-- Excerpt provided --
↓↓↓
Forget Passwords.Use JAR - moujan
https://www.kickstarter.com/projects/itisonyou/forget-passwords-use-jar

======
nly
> We sign the request from service providers like Kickstarter by
> authenticating trustworthy partners with unique certificates, to make sure
> that not the fraudulent website "Kikkstarter" requests John's data

> If the signature of Kickstarter's request is valid

So how exactly does the JAR learn Kickstarters public key? Is this based on
PKI or pinning/caching? Where's the trust anchor here?

Also it's not clear without a protocol specification whether this provides
complete mutual authentication of ephemeral sessions (otherwise active
MITM/spoofing is still going to be possible). Several round-trips to the
server will typically be required to guarantee this.

> If you lose your JAR, you can call us or go online to deactivate it.

So the company behind JAR can deactivate my device. And if they go bankrupt?
What if they get hacked? How do I authenticate myself on their website to
deactivate my JAR. I can't use my JAR because, well, I've lost my JAR. So do I
use a password?
↑↑↑
Saved entries:
↓↓↓
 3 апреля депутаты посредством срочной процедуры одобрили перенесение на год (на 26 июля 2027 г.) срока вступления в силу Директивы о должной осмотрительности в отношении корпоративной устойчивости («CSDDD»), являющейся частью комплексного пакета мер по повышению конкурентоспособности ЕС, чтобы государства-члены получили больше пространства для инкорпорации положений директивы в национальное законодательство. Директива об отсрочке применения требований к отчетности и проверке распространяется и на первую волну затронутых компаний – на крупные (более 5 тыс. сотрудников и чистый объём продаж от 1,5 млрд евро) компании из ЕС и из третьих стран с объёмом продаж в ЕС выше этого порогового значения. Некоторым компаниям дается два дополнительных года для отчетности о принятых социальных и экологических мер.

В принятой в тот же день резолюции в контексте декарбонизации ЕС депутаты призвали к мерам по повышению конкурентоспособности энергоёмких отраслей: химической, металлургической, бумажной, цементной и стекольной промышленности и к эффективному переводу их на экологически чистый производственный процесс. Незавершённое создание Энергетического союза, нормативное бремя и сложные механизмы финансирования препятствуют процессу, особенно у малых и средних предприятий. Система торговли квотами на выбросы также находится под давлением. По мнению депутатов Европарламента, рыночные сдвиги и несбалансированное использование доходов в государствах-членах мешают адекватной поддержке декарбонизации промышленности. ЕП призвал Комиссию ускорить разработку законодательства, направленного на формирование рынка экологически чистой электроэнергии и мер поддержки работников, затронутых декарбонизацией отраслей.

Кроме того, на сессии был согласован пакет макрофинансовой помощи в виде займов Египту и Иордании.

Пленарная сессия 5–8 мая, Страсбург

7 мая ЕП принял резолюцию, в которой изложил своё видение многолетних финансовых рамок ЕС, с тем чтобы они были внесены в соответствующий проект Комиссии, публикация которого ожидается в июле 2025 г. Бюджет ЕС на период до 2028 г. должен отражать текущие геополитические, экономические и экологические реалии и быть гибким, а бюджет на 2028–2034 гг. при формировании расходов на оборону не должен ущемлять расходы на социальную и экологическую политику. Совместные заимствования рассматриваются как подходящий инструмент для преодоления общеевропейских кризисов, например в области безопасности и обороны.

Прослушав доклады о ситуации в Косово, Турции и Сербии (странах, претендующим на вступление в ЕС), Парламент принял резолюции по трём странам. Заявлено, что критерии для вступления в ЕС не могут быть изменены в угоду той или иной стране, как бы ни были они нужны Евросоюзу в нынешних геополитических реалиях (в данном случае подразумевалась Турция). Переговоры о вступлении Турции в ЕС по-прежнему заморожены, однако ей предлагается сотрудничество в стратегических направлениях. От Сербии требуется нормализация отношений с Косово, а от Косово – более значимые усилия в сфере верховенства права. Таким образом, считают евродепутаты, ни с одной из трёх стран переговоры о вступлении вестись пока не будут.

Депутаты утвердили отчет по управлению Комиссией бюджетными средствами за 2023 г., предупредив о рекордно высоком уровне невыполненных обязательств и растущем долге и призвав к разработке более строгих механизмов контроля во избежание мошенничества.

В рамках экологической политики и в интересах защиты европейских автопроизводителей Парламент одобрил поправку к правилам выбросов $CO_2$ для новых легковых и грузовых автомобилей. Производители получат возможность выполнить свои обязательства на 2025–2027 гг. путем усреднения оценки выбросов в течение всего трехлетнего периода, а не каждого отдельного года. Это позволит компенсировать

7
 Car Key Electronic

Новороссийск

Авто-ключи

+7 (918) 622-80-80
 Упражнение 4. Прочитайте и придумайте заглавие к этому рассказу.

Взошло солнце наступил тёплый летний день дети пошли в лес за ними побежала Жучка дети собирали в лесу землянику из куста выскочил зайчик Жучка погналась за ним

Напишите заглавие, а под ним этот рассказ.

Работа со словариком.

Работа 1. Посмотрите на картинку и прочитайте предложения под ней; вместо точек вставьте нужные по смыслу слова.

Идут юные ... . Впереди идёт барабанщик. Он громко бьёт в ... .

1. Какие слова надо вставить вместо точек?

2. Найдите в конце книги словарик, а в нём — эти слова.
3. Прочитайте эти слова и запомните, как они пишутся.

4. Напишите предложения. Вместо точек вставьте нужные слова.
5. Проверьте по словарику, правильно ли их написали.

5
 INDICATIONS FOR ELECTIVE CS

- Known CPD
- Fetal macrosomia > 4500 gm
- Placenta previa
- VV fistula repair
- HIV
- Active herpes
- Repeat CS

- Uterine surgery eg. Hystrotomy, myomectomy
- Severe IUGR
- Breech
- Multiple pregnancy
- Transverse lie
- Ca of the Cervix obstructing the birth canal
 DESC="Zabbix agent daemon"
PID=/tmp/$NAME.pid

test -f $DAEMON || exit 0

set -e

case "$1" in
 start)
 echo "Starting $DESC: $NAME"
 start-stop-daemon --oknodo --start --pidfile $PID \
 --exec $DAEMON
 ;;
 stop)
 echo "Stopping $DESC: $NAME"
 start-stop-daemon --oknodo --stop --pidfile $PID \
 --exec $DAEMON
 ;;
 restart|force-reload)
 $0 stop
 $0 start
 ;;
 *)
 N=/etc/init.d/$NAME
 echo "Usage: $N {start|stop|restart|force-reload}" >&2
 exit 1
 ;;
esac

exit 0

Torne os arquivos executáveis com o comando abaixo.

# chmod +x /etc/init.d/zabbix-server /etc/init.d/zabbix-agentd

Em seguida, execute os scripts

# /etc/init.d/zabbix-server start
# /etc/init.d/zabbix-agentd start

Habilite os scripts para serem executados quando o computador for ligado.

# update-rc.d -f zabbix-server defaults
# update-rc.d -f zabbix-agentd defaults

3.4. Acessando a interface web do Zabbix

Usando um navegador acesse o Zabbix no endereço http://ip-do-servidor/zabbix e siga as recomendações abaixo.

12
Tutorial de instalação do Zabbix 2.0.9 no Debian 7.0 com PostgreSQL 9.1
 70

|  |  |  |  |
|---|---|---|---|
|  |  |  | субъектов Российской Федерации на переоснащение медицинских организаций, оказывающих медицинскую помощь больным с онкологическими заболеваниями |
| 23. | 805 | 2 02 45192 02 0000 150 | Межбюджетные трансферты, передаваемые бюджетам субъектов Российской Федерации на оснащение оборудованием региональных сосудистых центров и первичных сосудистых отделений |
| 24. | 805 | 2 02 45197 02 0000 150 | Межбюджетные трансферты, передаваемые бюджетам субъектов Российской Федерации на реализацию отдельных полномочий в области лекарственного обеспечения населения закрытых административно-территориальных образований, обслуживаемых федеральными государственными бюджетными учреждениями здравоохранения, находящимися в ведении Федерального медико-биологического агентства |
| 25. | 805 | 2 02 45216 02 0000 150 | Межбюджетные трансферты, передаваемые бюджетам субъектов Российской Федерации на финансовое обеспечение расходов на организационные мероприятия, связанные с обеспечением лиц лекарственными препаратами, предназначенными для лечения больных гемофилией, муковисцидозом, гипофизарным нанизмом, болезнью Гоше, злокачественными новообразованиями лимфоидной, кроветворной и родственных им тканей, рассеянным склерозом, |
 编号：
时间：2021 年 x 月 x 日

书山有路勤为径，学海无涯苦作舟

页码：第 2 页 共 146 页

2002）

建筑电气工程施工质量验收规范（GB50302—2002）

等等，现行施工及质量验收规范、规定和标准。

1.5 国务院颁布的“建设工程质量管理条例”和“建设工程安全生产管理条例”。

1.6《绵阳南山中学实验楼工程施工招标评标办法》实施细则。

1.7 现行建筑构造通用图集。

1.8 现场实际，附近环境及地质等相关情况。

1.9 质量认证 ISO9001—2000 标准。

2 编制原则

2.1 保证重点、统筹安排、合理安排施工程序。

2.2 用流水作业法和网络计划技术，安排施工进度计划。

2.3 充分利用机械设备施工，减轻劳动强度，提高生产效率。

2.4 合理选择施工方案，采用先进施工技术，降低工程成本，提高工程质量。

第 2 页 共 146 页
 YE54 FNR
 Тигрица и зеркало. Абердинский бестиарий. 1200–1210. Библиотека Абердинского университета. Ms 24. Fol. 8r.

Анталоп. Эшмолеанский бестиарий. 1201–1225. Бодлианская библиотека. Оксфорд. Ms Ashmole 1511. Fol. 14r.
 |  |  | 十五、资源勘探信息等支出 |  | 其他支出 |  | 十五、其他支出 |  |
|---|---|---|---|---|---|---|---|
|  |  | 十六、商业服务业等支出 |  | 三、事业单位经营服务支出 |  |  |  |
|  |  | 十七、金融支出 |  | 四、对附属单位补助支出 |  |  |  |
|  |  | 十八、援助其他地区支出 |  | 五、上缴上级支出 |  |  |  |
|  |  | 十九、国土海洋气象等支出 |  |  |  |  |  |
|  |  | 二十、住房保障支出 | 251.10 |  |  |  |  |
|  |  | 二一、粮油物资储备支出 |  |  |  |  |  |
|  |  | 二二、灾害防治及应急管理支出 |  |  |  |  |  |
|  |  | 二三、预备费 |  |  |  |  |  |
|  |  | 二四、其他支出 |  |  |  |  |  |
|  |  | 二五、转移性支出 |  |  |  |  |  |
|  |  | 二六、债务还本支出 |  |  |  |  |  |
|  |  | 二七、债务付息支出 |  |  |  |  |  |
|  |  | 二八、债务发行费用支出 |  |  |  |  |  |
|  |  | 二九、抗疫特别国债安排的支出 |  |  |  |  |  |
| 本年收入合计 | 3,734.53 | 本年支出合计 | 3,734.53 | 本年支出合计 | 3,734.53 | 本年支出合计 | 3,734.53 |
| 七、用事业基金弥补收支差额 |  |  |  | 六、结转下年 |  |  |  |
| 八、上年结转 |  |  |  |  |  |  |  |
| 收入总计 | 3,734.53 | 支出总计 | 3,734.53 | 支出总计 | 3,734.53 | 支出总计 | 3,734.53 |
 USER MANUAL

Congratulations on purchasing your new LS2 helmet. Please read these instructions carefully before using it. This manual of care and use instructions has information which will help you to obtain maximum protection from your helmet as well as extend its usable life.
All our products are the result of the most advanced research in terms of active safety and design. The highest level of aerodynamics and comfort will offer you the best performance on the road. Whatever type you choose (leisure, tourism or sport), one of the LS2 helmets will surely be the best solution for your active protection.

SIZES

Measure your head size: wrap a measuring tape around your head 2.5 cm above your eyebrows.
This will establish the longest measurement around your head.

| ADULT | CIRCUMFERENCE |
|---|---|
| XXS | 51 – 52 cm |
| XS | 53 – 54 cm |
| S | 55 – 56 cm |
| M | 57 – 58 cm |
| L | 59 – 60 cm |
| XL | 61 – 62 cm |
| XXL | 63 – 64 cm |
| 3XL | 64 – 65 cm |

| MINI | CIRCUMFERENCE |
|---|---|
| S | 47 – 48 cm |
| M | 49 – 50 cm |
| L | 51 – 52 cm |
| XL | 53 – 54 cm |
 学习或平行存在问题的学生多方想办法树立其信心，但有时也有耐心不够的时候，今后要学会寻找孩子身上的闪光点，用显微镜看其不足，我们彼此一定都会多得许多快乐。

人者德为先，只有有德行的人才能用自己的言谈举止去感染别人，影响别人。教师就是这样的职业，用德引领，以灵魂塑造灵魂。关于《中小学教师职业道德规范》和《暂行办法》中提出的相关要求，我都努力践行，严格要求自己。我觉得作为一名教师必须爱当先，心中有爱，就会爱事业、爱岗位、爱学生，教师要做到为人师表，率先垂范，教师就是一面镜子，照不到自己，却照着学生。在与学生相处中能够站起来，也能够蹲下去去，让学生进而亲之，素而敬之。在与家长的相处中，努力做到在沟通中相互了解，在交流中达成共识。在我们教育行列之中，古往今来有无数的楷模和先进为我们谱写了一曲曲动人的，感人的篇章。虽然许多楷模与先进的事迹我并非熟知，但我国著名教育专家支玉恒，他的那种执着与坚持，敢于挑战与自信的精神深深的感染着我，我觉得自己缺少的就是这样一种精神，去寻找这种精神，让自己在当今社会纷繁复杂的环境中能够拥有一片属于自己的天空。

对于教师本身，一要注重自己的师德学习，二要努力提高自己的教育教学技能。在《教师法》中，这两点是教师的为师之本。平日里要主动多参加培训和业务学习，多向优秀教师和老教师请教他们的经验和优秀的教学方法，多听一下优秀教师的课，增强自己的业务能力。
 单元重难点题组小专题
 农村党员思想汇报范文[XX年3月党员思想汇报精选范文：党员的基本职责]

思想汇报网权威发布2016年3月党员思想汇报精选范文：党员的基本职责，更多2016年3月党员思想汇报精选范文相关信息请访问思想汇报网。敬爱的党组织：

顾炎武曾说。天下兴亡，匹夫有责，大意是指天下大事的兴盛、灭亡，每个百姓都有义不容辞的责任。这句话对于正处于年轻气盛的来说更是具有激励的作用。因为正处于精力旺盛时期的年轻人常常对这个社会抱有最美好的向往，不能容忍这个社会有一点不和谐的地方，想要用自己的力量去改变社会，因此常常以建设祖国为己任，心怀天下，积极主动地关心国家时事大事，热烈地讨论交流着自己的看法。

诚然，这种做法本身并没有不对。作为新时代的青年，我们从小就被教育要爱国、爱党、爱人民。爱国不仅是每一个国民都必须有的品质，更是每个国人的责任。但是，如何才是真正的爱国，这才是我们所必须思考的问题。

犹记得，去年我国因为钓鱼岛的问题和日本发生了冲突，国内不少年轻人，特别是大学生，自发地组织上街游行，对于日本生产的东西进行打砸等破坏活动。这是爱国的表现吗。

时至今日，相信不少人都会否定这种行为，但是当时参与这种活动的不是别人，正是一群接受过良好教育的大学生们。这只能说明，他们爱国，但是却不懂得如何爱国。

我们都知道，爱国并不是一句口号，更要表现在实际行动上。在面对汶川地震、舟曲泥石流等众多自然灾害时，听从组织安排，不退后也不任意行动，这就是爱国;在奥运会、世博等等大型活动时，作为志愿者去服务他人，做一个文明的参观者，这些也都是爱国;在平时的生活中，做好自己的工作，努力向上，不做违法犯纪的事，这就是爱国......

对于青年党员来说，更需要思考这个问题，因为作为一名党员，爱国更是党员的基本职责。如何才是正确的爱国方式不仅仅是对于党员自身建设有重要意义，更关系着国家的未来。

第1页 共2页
↑↑↑
-- Task set --
a. List every passage that the commenter quotes in the JAR forum thread, marked with ">" at the start of the line.
b. Write what follows in the JAR forum thread, picking up after its final line.

-- Your responses --
a.
- We sign the request from service providers like Kickstarter by authenticating trustworthy partners with unique certificates, to make sure that not the fraudulent website "Kikkstarter" requests John's data
- If the signature of Kickstarter's request is valid
- If you lose your JAR, you can call us or go online to deactivate it.

b.
What makes this better than Clef[0], which is a free app and based on a
similar rudimentary RSA-signed challenge-response protocol?

> If you purchase a JAR, we store your personal information on our server

Why?

> The customer target price is €99.

You really think people are going to pay this much when many new devices are
already shipping with fingerprint readers built-in? Where's your business
model if every laptop and every phone is shipping with a fingerprint reader in
5 years time? And are you aware the next series of Intel CPUs contain built-in
OTP (one-time password) code generation specifically for two factor
authentication? These won't even need browser plugins or peripherals because
the technology will be accessible to software directly.

[0] [https://getclef.com/](https://getclef.com/)

------
l00remipsum
This is great!